Inside Iran, the war erased, at least for now, the deep divides between reformists and conservatives. Faced with an existential threat, the Iranian people coalesced, not around any one leader or party, but around the defense of their homeland.

The descendants of one of the world’s oldest civilizations reacted with a dignity and pride that no amount of foreign aggression could extinguish.

The Nuclear Question

Despite the battlefield developments, the real outcome of this war may depend on what Iran does next with its nuclear program.

If Tehran decides to withdraw from the Nuclear Non-Proliferation Treaty (NPT) – even temporarily – and signals that its program remains functional, Israel’s so-called “achievements” will be rendered meaningless.

However, if Iran fails to follow this military confrontation with a bold political repositioning, Netanyahu will be free to claim – falsely or not – that he has succeeded in halting Iran’s nuclear ambitions. The stakes are as high as they’ve ever been.

A Manufactured Farce

Some media outlets are now praising Trump for supposedly “ordering” Netanyahu to halt further strikes on Iran.

This narrative is as insulting as it is false. What we are witnessing is a staged political performance – a carefully orchestrated spat between two partners playing both sides of a dangerous game.

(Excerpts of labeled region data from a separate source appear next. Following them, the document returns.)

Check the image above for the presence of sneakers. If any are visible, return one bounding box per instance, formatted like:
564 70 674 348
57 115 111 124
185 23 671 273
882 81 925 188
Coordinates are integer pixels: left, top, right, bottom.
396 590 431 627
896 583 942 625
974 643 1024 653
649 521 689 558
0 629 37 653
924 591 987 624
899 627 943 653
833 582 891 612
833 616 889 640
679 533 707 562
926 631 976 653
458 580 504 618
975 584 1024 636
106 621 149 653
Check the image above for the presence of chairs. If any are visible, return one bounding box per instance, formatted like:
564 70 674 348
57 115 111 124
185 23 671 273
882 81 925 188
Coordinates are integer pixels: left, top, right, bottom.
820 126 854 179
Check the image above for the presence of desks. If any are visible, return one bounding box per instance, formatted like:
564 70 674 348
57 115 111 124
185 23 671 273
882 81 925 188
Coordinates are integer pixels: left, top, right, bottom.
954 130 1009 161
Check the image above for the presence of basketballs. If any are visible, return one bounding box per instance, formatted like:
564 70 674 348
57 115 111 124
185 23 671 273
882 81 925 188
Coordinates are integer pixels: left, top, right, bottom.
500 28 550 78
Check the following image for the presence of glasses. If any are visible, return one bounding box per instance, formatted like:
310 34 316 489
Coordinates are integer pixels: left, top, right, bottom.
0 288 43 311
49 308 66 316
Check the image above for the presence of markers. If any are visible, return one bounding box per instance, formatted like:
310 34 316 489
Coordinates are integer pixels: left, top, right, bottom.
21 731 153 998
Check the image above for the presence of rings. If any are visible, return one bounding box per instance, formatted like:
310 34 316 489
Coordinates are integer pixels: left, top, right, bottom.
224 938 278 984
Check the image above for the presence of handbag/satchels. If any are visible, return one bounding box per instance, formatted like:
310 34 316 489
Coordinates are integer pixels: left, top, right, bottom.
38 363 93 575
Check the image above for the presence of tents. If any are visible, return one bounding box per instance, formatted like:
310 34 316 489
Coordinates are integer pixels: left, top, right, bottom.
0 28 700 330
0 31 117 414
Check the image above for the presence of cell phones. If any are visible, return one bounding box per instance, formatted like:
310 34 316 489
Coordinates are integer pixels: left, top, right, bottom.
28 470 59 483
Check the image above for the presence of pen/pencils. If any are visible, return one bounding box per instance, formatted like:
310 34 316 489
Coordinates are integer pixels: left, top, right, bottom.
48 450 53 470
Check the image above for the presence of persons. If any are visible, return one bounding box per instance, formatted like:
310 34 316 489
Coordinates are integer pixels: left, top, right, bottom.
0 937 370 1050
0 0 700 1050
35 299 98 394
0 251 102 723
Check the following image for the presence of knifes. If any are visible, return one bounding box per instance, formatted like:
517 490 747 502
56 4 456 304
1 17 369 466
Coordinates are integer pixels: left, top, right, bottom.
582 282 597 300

Trump’s Truth post, “Bring your pilots home,” was not a call for peace. It was a calculated move to reclaim credibility after fully surrendering to Netanyahu’s war. It allows Trump to pose as a moderate, distract from Israel’s battlefield losses, and create the illusion of a US administration reining in Israeli aggression.

In truth, this was always a joint US-Israeli war – one planned, executed, and justified under the pretext of defending Western interests while laying the groundwork for deeper intervention and potential invasion.

Return of the People

Amid all the military calculations and geopolitical theater, one truth stands out: the real winners are the Iranian people.

When it mattered most, they stood united. They understood that resisting foreign aggression was more important than internal disputes. They reminded the world – and themselves – that in moments of crisis, people are not peripheral actors in history; they are its authors.

The message from Tehran is unmistakable: We are here. We are proud. And we will not be broken.

That is the message Israel, and perhaps even Washington, did not anticipate. And it is the one that could reshape the region for years to come.